- _Working data_
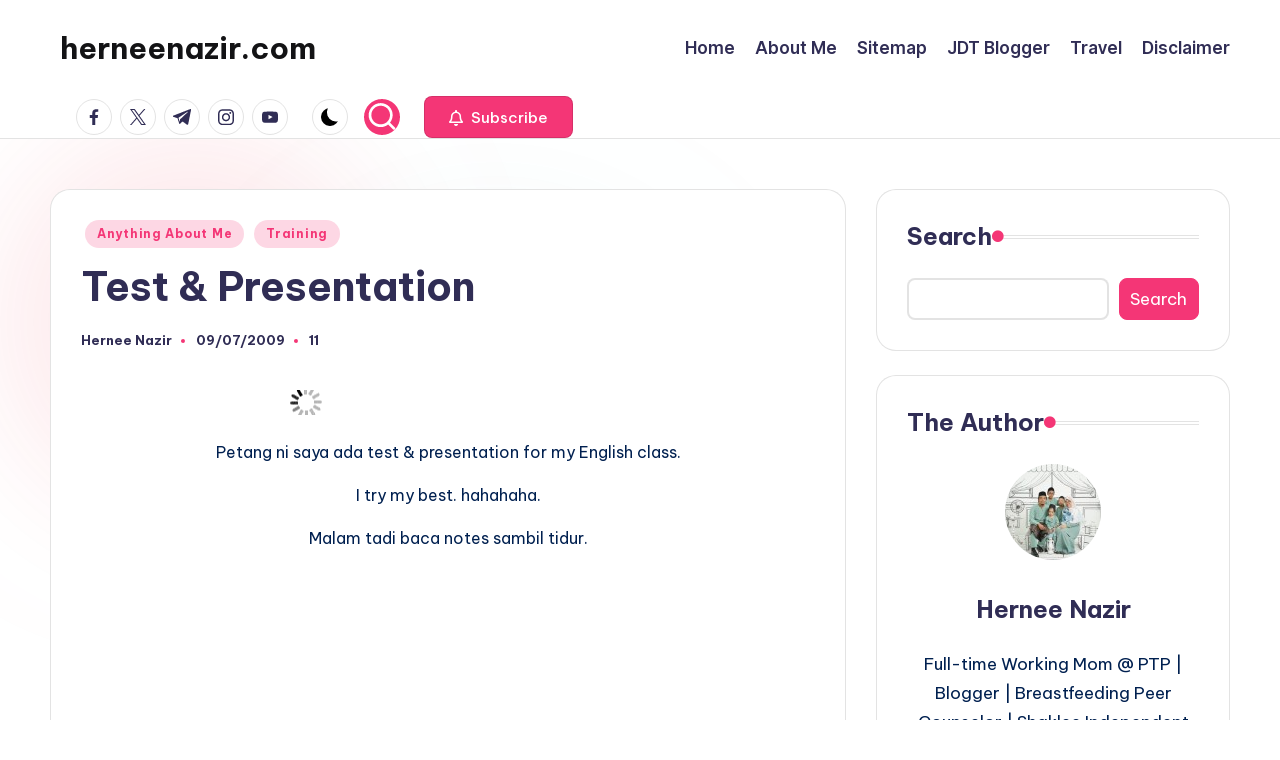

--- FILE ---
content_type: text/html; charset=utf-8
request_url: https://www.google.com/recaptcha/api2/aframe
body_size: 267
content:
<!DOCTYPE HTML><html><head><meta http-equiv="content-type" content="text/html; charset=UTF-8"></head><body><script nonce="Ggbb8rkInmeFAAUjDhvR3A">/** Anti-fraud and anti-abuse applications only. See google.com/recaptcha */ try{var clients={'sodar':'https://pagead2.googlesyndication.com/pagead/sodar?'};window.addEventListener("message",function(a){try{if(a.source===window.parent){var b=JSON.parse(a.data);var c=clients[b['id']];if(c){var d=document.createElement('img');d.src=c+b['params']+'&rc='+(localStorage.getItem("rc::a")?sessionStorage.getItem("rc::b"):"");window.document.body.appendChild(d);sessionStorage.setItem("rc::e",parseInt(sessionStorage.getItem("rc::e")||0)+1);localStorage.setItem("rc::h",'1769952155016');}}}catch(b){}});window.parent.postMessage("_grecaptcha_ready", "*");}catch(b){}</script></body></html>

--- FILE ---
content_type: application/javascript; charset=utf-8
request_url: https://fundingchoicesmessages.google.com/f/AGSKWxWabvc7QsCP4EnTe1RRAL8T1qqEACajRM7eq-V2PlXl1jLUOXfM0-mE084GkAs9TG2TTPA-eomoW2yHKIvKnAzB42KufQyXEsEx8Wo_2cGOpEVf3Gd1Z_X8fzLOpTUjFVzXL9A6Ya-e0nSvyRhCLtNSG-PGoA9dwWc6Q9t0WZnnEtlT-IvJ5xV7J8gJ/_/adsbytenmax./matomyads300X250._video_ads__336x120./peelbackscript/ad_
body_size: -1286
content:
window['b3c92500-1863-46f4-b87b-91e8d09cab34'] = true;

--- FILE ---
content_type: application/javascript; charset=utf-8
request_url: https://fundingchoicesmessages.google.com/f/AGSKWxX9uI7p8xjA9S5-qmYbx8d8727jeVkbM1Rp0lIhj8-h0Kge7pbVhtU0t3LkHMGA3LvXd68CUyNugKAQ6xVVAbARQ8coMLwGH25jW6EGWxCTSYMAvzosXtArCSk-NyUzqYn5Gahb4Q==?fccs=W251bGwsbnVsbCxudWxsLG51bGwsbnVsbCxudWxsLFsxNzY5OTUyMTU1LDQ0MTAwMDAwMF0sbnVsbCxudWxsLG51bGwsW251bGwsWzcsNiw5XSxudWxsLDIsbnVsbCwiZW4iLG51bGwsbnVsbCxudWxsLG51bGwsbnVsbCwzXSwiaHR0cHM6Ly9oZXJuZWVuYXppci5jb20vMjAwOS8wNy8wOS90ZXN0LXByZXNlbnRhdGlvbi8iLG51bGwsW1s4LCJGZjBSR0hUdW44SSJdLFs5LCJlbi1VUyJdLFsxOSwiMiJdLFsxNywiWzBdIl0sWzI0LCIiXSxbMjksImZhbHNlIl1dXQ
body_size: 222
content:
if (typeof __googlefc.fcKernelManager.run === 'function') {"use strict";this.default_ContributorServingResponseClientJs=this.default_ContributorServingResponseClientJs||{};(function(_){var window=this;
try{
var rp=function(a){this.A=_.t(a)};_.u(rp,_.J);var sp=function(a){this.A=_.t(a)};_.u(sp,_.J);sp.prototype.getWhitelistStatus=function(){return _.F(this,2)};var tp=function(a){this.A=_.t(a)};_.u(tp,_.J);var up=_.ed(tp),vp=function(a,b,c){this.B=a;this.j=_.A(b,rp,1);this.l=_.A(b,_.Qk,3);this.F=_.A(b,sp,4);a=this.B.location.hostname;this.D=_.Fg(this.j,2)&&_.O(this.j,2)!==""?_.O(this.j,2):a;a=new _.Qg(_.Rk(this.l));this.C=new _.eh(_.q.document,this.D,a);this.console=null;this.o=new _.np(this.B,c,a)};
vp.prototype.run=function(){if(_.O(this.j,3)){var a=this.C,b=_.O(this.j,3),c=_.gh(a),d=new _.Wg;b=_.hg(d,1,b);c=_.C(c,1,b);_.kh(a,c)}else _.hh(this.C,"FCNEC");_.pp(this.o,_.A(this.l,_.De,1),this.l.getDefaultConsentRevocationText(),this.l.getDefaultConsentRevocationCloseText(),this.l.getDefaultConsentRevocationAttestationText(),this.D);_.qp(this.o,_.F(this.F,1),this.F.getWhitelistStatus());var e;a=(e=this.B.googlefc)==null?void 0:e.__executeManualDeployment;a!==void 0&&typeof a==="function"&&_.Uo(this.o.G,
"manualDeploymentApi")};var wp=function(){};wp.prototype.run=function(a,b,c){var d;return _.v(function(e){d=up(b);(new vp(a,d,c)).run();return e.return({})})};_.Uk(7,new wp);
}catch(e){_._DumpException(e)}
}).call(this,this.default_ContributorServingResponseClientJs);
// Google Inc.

...

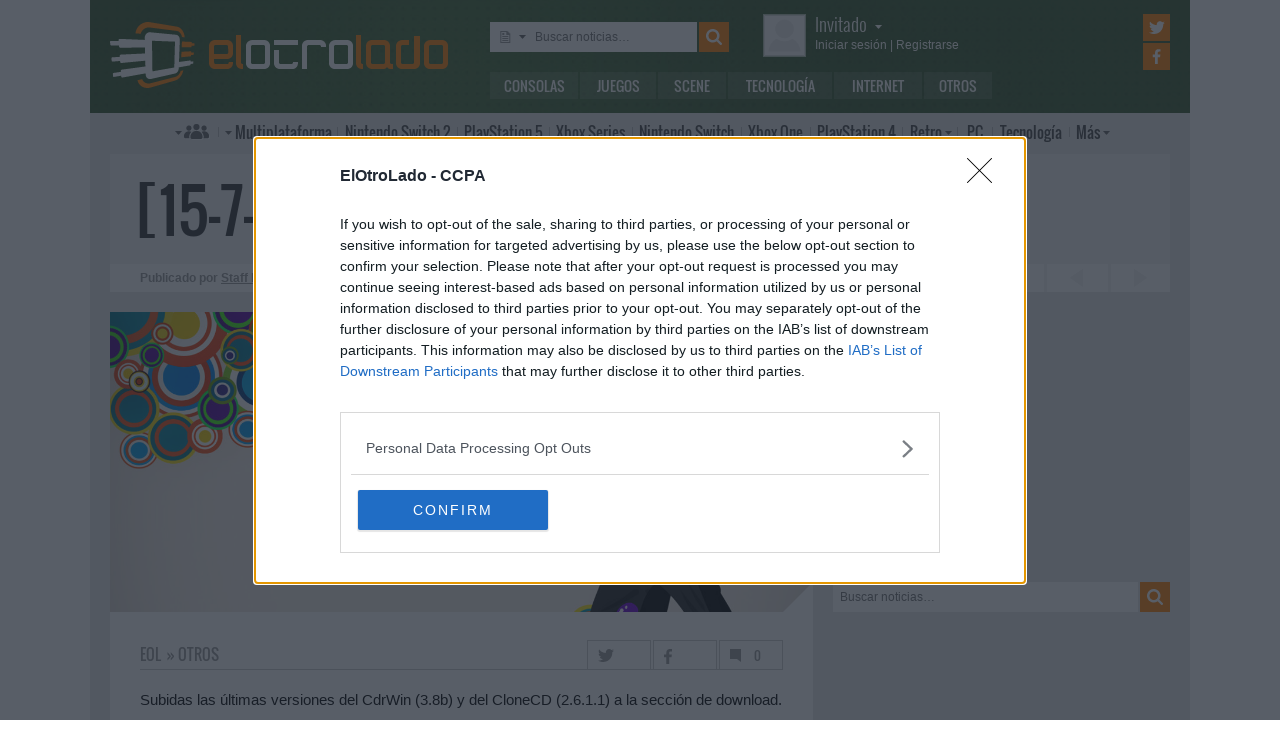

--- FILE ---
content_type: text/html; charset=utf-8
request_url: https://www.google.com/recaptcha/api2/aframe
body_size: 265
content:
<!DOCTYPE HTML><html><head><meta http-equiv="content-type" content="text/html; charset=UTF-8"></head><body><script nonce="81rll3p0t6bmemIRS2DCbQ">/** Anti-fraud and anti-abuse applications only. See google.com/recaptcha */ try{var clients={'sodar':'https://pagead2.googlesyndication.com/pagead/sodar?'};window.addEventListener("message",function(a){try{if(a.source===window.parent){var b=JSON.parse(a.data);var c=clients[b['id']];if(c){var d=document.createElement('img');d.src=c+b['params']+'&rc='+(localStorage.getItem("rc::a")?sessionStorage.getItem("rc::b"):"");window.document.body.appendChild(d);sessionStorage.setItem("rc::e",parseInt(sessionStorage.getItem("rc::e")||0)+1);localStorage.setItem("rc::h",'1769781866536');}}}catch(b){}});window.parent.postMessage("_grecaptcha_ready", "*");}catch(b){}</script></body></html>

---

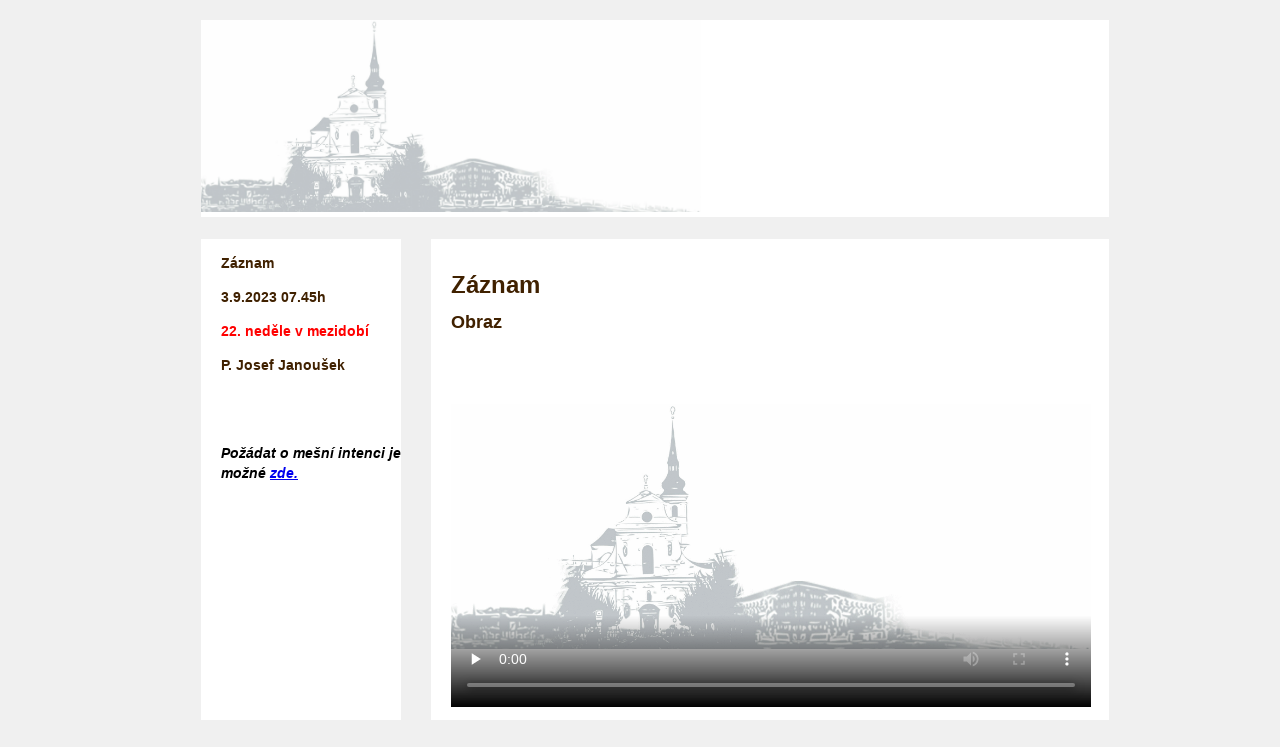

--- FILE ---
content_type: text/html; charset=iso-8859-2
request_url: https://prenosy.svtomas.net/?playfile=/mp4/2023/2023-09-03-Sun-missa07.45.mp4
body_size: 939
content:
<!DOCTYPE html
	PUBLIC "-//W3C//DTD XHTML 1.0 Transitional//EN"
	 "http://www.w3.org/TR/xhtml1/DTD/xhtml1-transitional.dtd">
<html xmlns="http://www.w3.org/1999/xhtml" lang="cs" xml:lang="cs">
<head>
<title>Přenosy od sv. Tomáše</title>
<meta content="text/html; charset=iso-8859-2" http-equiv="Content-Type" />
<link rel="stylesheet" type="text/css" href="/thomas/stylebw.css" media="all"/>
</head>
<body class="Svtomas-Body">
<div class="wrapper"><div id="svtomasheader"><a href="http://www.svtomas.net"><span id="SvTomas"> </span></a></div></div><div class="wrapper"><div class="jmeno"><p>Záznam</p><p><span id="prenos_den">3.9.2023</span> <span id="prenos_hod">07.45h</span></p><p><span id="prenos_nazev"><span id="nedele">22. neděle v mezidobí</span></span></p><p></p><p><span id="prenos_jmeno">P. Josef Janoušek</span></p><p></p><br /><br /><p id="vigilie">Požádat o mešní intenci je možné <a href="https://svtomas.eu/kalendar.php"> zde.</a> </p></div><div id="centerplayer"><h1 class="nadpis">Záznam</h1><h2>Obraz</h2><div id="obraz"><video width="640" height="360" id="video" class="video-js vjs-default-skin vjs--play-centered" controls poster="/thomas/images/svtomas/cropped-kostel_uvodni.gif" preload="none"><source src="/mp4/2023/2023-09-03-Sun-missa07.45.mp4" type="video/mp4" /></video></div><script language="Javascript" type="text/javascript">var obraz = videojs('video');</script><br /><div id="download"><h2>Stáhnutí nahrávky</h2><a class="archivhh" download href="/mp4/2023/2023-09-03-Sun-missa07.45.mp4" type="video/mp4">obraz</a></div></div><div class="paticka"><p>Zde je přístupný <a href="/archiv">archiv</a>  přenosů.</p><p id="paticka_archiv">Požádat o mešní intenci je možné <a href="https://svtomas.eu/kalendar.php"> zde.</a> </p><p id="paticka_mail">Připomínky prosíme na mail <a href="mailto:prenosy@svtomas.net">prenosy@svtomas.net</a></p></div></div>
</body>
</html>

- _What to produce_
For the string "appendChild", filter the data and copy out each line where it occurs.

- _Answer space_
<!DOCTYPE HTML><html><head><meta http-equiv="content-type" content="text/html; charset=UTF-8"></head><body><script nonce="Ggbb8rkInmeFAAUjDhvR3A">/** Anti-fraud and anti-abuse applications only. See google.com/recaptcha */ try{var clients={'sodar':'https://pagead2.googlesyndication.com/pagead/sodar?'};window.addEventListener("message",function(a){try{if(a.source===window.parent){var b=JSON.parse(a.data);var c=clients[b['id']];if(c){var d=document.createElement('img');d.src=c+b['params']+'&rc='+(localStorage.getItem("rc::a")?sessionStorage.getItem("rc::b"):"");window.document.body.appendChild(d);sessionStorage.setItem("rc::e",parseInt(sessionStorage.getItem("rc::e")||0)+1);localStorage.setItem("rc::h",'1769952155016');}}}catch(b){}});window.parent.postMessage("_grecaptcha_ready", "*");}catch(b){}</script></body></html>
<!DOCTYPE HTML><html><head><meta http-equiv="content-type" content="text/html; charset=UTF-8"></head><body><script nonce="81rll3p0t6bmemIRS2DCbQ">/** Anti-fraud and anti-abuse applications only. See google.com/recaptcha */ try{var clients={'sodar':'https://pagead2.googlesyndication.com/pagead/sodar?'};window.addEventListener("message",function(a){try{if(a.source===window.parent){var b=JSON.parse(a.data);var c=clients[b['id']];if(c){var d=document.createElement('img');d.src=c+b['params']+'&rc='+(localStorage.getItem("rc::a")?sessionStorage.getItem("rc::b"):"");window.document.body.appendChild(d);sessionStorage.setItem("rc::e",parseInt(sessionStorage.getItem("rc::e")||0)+1);localStorage.setItem("rc::h",'1769781866536');}}}catch(b){}});window.parent.postMessage("_grecaptcha_ready", "*");}catch(b){}</script></body></html>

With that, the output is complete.